• [EXERCISE REQUIREMENTS]:
A - From the article on the Concord resort, retype the passage starting with "Mr. Cappelli, however, said" and going on through "until around 2006.".
B - Carry on the article about the Concord resort's redevelopment from the point where it ends.

• [TEXT PROVIDED]:
* * *
But Ms. Adams, who owns a house in the Hamptons, said she
wasn’t so sure the Concord was the answer. She said that people who wanted to
escape the traffic would go someplace like Bedford. “After an enormous search
to become famous and well-known, they search for dark glasses,” she said. “A
place to hide with only their own people,” she said. “The concept of the
Borscht Belt, that’s not an attractive phrase.” The Riviera, the Cote d’Azure,
the Costa del Sol all had better names, she said. “The Borscht Belt is not
necessarily chic. It’s like Moses wandering in the desert. It takes 40 years
for a whole new generation to grow up to want to go there if it’s supposed to
“If you import models for free the first couple of weekends,
I’m certain it could have its own niche,” she said, but “I can’t see a reason
why I would go up there. I don’t do winter sports; I can barely walk. I hate
air, I hate trees, I hate insects-I’m not someone who goes to the country,
unless it has great racing or a festival of movies, something other than just
the resort itself. Then I would go.”
Mr. Cappelli, however, said that he had done an informal
market study by asking his friends who own houses in the Hamptons if they’d
spend a weekend at the Concord, and they all liked the idea. “I think the Long
Island Expressway and the rents in the Hamptons are going to drive people to a
place where they’ll probably have more fun at, which is open air, fresh air,
the mountains instead of the beach.”
Mr. Cappelli owns the 1,600 acres surrounding the hotel and
golf course, but he’s working on building a conference center, an Alpine
village, an equestrian center and an entertainment and retail complex. He’s
planning on renovating Grossinger’s after the Concord is finished. The whole
project won’t be completed until around 2006.
The Oct. 10 groundbreaking was marked by fireworks, a
10-by-60-foot balloon sculpture spelling out “Concord,” confetti shooting from
cannons and real snow flurries. Phase 1 consists of a $150 million demolition,
then 18 months of construction that will create 525 guest rooms (starting at
$200 a night) in the original hotel’s structure; two 18-hole and one nine-hole
golf courses; a golf school and tennis academy; a health club and spa; and an
85,000-square-foot convention center that includes a ballroom, a bowling alley
and basketball and volleyball courts. Phase 2 will create 800 additional hotel
rooms and 10 villas featuring 40 suites and time-share units.
* * *
• [COLLECTED DATA]:
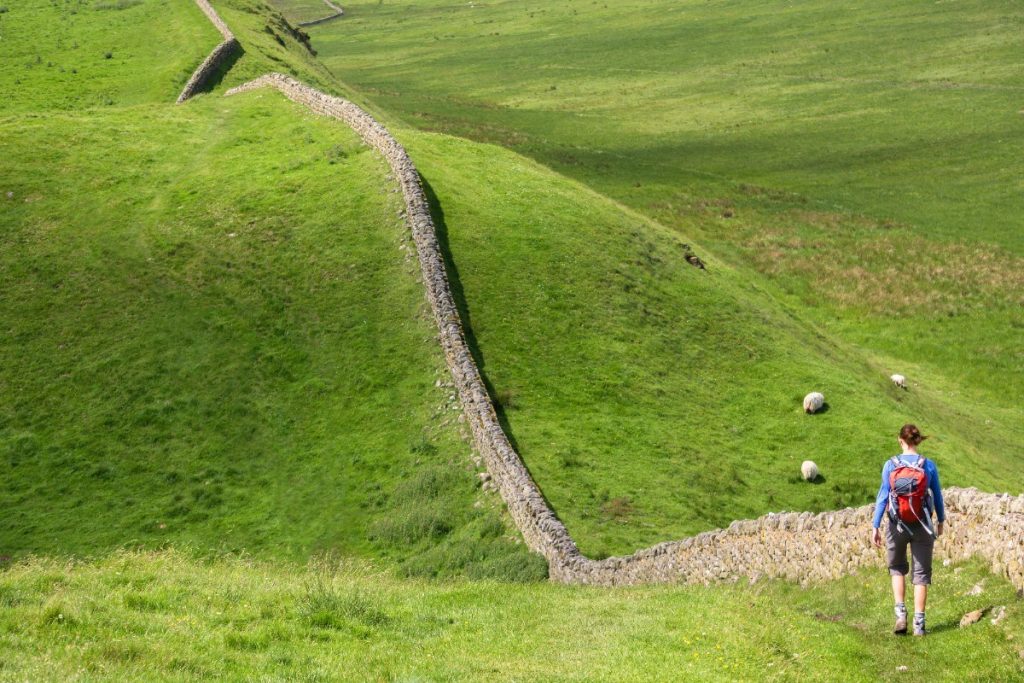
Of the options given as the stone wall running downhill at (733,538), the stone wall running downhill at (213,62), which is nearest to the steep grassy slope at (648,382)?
the stone wall running downhill at (733,538)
* * *
• [ANSWERS FOR THE EXERCISE]:
A -
Mr. Cappelli, however, said that he had done an informal
market study by asking his friends who own houses in the Hamptons if they’d
spend a weekend at the Concord, and they all liked the idea. “I think the Long
Island Expressway and the rents in the Hamptons are going to drive people to a
place where they’ll probably have more fun at, which is open air, fresh air,
the mountains instead of the beach.”
Mr. Cappelli owns the 1,600 acres surrounding the hotel and
golf course, but he’s working on building a conference center, an Alpine
village, an equestrian center and an entertainment and retail complex. He’s
planning on renovating Grossinger’s after the Concord is finished. The whole
project won’t be completed until around 2006.

B -
Sources said that Mr. Cappelli and his partners were close
to announcing that Starwood Hotels & Resorts Worldwide Inc., which operates
the chic W hotel chain, would manage the resort.
Mr. Cappelli may not get Manhattanites out of their
full-service apartments or break the Hamptons habit, but he should have no
problem filling hotel rooms for a Club Med in the mountains. But the task of
rekindling the Concord’s legend may take more than Cats .
Mr. Cappelli said he’d like to have Mariah Carey perform,
and suggested that perhaps publicist
Lizzie Grubman, the daughter of entertainment lawyer Allen Grubman, could
organize a movie premiere. “The Concord is part of my childhood,” said Ms.
Grubman, for whom Mr. Cappelli said he would send a helicopter whenever she
wanted to visit the place. “I think it’d be a big hoot to do a party there.”
In fact, said Mr. Cappelli, last summer Ms. Grubman’s father
told him that “the Imperial Theater is where all the famous stars were. Maybe
we should get those stars back.”
According to Mr. Cappelli, Mr. Grubman had come up to him at
a party in the Hamptons and said: “You’re the one. You’re the Italian guy that
bought the Concord.”
Mr. Cappelli continued: “He said, ‘You know, my great-grandfather
went there, my father went there, everybody went there. He said, ‘You know how
meaningful it is for you to own the Concord?’ I said, ‘Well, how?’ He goes,
‘Can you imagine if a Jew owned the Vatican?'”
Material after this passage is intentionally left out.